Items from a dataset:
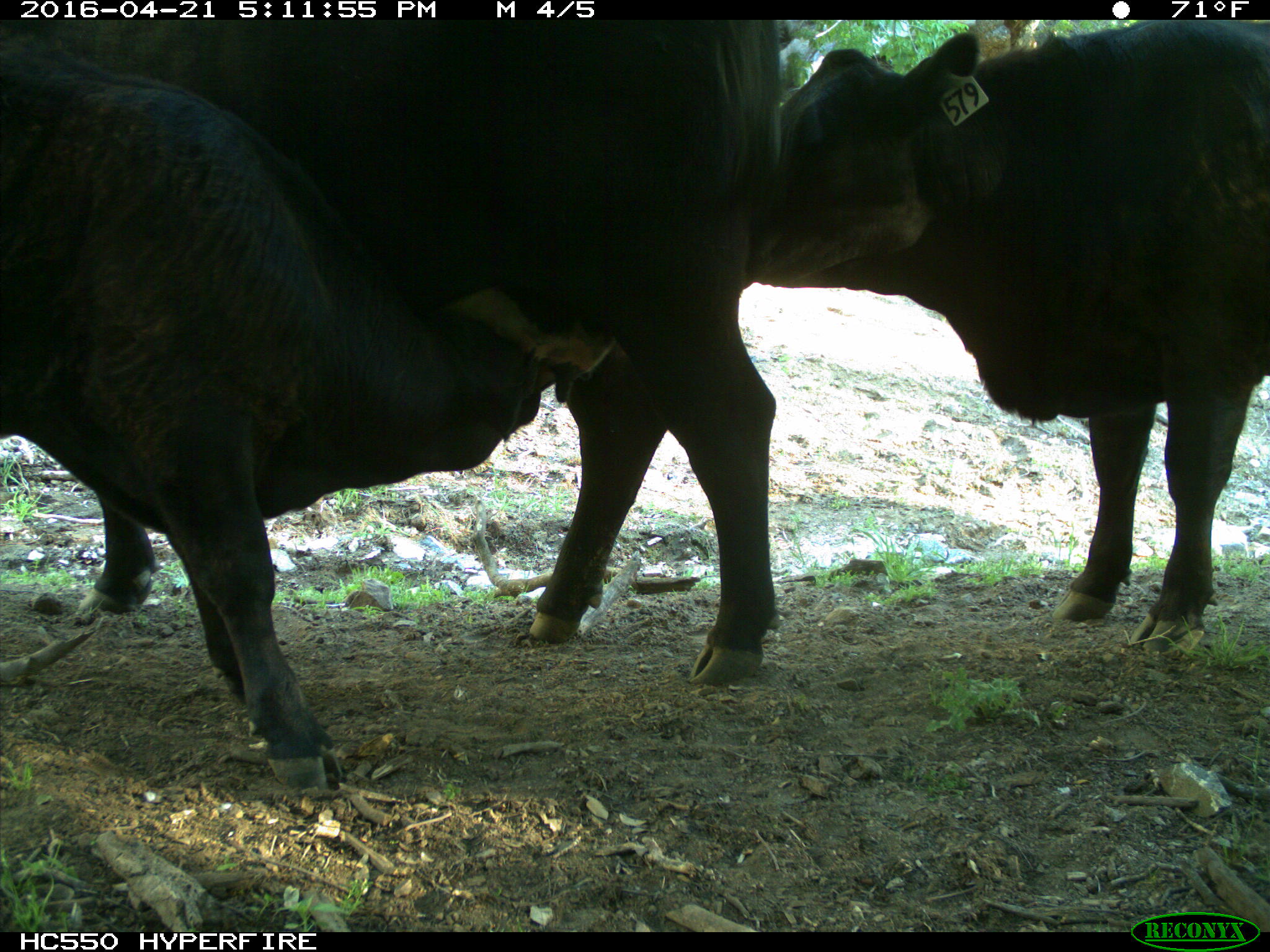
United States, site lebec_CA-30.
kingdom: Animalia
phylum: Chordata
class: Mammalia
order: Artiodactyla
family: Bovidae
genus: Bos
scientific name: Bos taurus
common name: domestic cow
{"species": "Bos taurus (domestic cow)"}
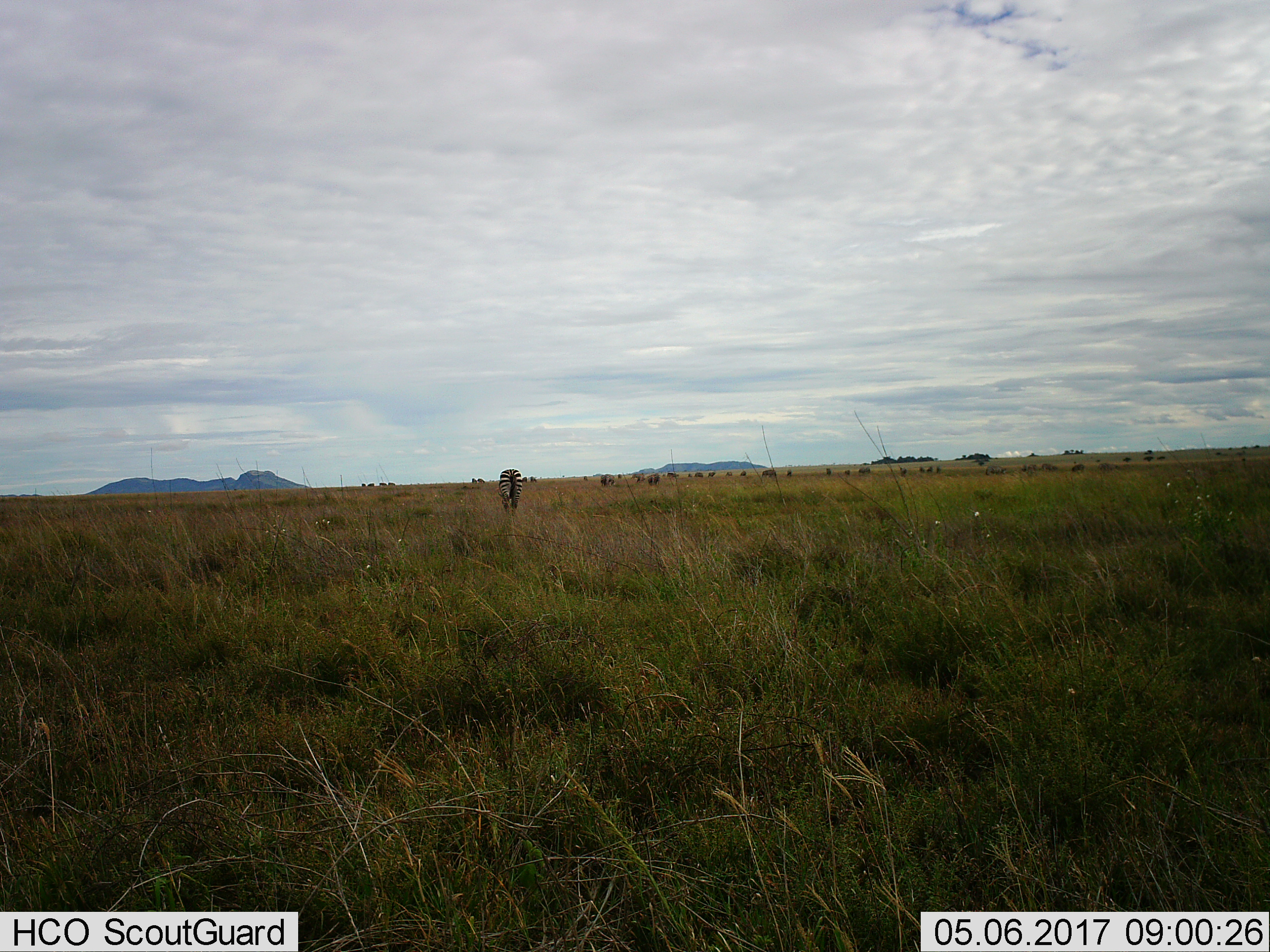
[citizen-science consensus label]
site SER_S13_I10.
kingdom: Animalia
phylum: Chordata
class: Mammalia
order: Perissodactyla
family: Equidae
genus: Equus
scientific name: Equus quagga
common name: plains zebra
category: zebraplains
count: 1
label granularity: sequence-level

Task requirements:
The line with "family: Equidae" through the last line of the data: write these out exactly, and no others.

Solution for this exercise:
family: Equidae
genus: Equus
scientific name: Equus quagga
common name: plains zebra
category: zebraplains
count: 1
label granularity: sequence-level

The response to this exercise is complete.